Selection -
By 4,000 years ago farming systems were well developed and extended to moorland areas that even today we do not farm. Wildwood remained throughout the countryside but was being cleared rapidly on lighter land to make way for farming. The late stone age and early bronze age periods were a time of the development of many of the famous henges that are found throughout the UK and the landscape was ordered on a large scale.


2000 BC picture 1
2000 BC picture 2
2000 BC picture 3


  • Population
    During the bronze age there was significant population growth as agriculture expanded throughout most of the country. Recent work suggests that the population may have been much greater than we traditionally believed and may have exceeded 1,000,000 by 2,000 BC. However, within the huge time period of this age, population growth and subsequent decline could have occurred many times as the fertility of farmland became exhausted and food production fell.
  • Crops
    Wheat and barley were the main crops being grown for flour, straw, animal feed and malt for alcoholic drinks. Hay was grown for animal feed while straw was used for bedding, thatching and winter fodder.
  • Livestock
    Cattle, sheep, goats and pigs. Cattle had always been important with pre-historic farmers but through the bronze age there was an increase in the importance of sheep and goats. These would have been kept for wool, milk and meat. The type of sheep were very similar to the Soay breed of today. Pigs and wild boar remains have been found in farmsteads.

Data shown -
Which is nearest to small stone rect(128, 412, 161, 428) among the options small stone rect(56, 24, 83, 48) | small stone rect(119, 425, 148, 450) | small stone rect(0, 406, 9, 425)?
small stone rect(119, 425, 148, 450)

List of tasks -
A) Output the bronze age farming passage from "2000 BC picture 1" to "food production fell.".
B) In the bronze age farming passage, which modern breed were the sheep of that time very similar to?
C) Carry the bronze age farming passage forward from its last sentence.
The lines have no connection to the bronze age farming passage.

Answers to the exercises -
A)
2000 BC picture 1
2000 BC picture 2
2000 BC picture 3


  • Population
    During the bronze age there was significant population growth as agriculture expanded throughout most of the country. Recent work suggests that the population may have been much greater than we traditionally believed and may have exceeded 1,000,000 by 2,000 BC. However, within the huge time period of this age, population growth and subsequent decline could have occurred many times as the fertility of farmland became exhausted and food production fell.

B) The Soay breed.

C)
  • Farming Systems
    In the 2000+ years since the first farmers arrived large tracts of the wild wood had been cleared and agriculture was transforming the landscape. Evidence shows that large areas of the countryside were laid out in unenclosed fields, usually square that reflected ploughing both ways. Tracks and ways across the countryside allowed trade and the exchange of animals to prevent in-breeding.
  • Woodland & Hedges
    The wildwood by this time probably covered 40% of the country. Linear features (eg the Dartmoor reeves) were now common marking boundaries and enclosing small fields.
  • Social Economy
    Evidence from the many famous henges that date from this period show that society was well structured and able to call upon a significant population resource to build the many public monuments where religion or ritual was an inseparable part of everyday life. In everyday life pottery was now decorated and noticeably finer and the arrival of metallurgy and the production of bronze led to new tools as well as ornaments and symbols of status. Trade in foodstuffs, tin, leather, tools, baskets, pots, textiles and metal goods was have common.
  • Climate
    For much of the bronze age the climate was considerably warmer than today - probably by 2° centigrade. This warmth had a significant affect on agricultural land use and farming was able to extend into the the moors and uplands of Britain. Late in the Bronze Age (around 1000 BC) the climate cooled and became wetter and many of the farming settlements of the upland areas were abandoned, not to be resettled for some 2,500 years.